In JDK 1.8, HashMap has optimized the process of capacity expansion. Since the length of the expanded array is twice the original length, for example, from a tableSize of 4 to 8, it is the transformation from 0100 to 1000 (left shift by 1 position is a 2x increase). During capacity expansion, only the original hash value and the left-shifted one position (the value of newtable) need to be bitwise ANDed to determine whether the index remains the same or becomes the original index plus the length of the array before expansion.

The reason why we can reallocate the index using this “bitwise AND” operation is that the hash value is inherently random. When the hash value is bitwise ANDed with newTable, it randomly results in either 0 (original index position before expansion) or 1 (index position consisting of the original index plus the length of the array before expansion). Therefore, the process of expansion can redistribute the previously hashed conflict elements to different indexes in a random manner.

Summary #

HashMap stores key-value pairs in the form of a hash table data structure, which has the advantage of high efficiency in querying key-value pairs.

When using HashMap, we can set the initial capacity and load factor parameters based on our specific scenario. If the query operation is frequent, we can reduce the load factor appropriately; if the requirement for memory utilization is high, we can increase the load factor.

We can also set the initial capacity in advance when we know the expected data size (initial capacity = expected data size / load factor). This can reduce the resize() operation and improve the efficiency of HashMap.

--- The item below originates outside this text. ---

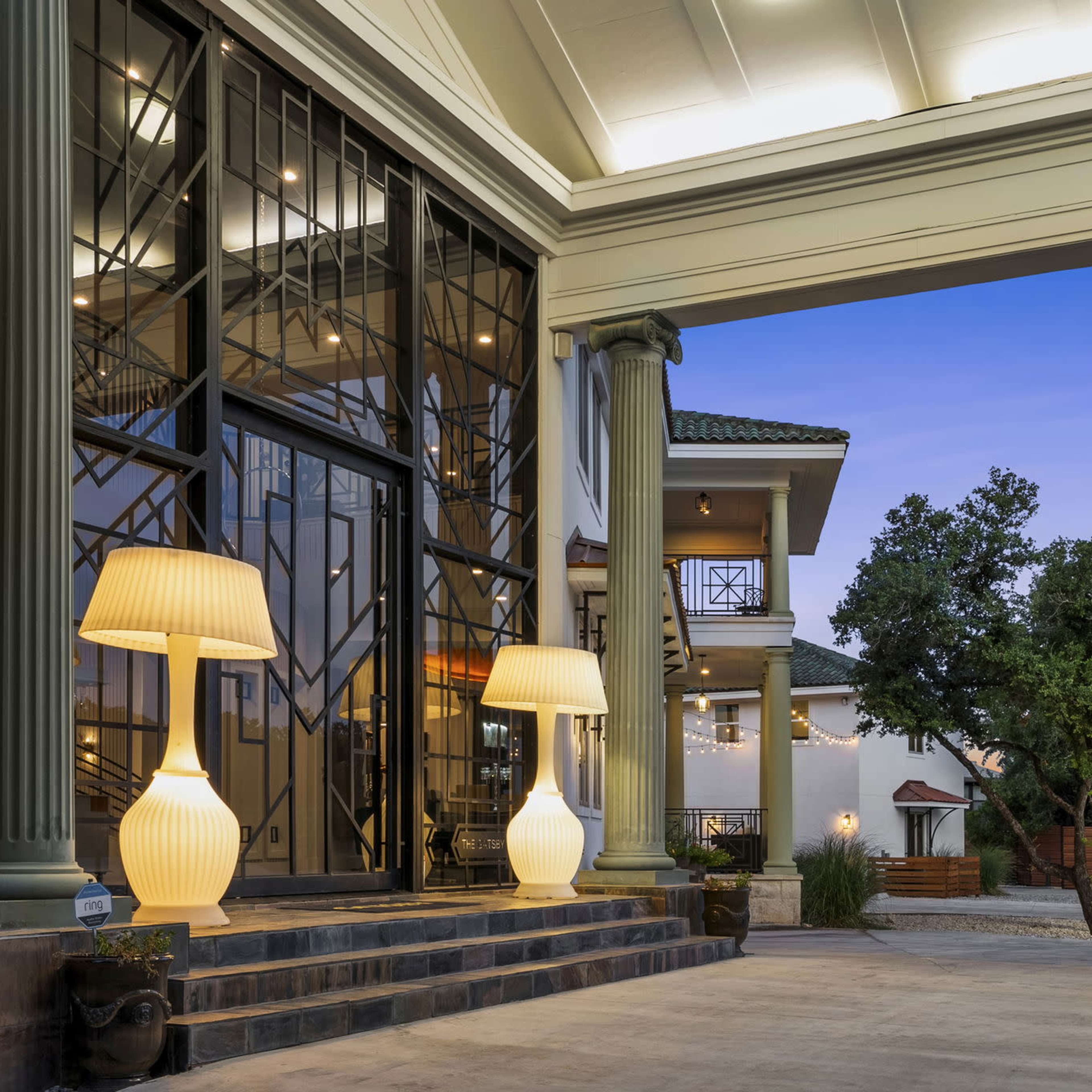 A large entrance with stylish columned architecture, featuring two illuminated lamps, and a view of a landscaped area with modern sculptures in the background.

HashMap also uses a combination of array and linked list data structures to implement the chaining method. When there is a hash value collision, the conflicting key-value pairs can be linked as a linked list.

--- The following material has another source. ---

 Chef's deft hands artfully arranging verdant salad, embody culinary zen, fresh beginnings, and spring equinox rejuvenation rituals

However, this method has a performance problem. If the linked list is too long, the time complexity of querying data will increase. HashMap solves this issue by using red-black trees in Java 8 to address the performance degradation caused by long linked lists. The following is a diagram of the HashMap data structure:

img

Thought Question #

In practical applications, when we set the initial capacity, it is generally a power of 2. Do you know why?

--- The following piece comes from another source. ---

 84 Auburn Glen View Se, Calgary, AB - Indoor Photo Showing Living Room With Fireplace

The reason for this is that many hash-based data structures, such as hash tables and hash maps, use the initial capacity to determine the number of buckets or slots they should have. The underlying implementation often utilizes bit manipulation operations for better performance.

By setting the initial capacity to a power of 2, the implementation can use bitwise AND operations instead of modulo operations to calculate the bucket index. Bitwise operations are generally faster and more efficient than modulo operations.

In addition, choosing a power of 2 for the initial capacity ensures that the number of buckets or slots remains a power of 2 after resizing. This property allows for more efficient rehashing and reduces the likelihood of collisions, which can improve the overall performance of the data structure.

Therefore, setting the initial capacity to a power of 2 is a common practice in order to optimize the performance and efficiency of hash-based data structures in practical applications.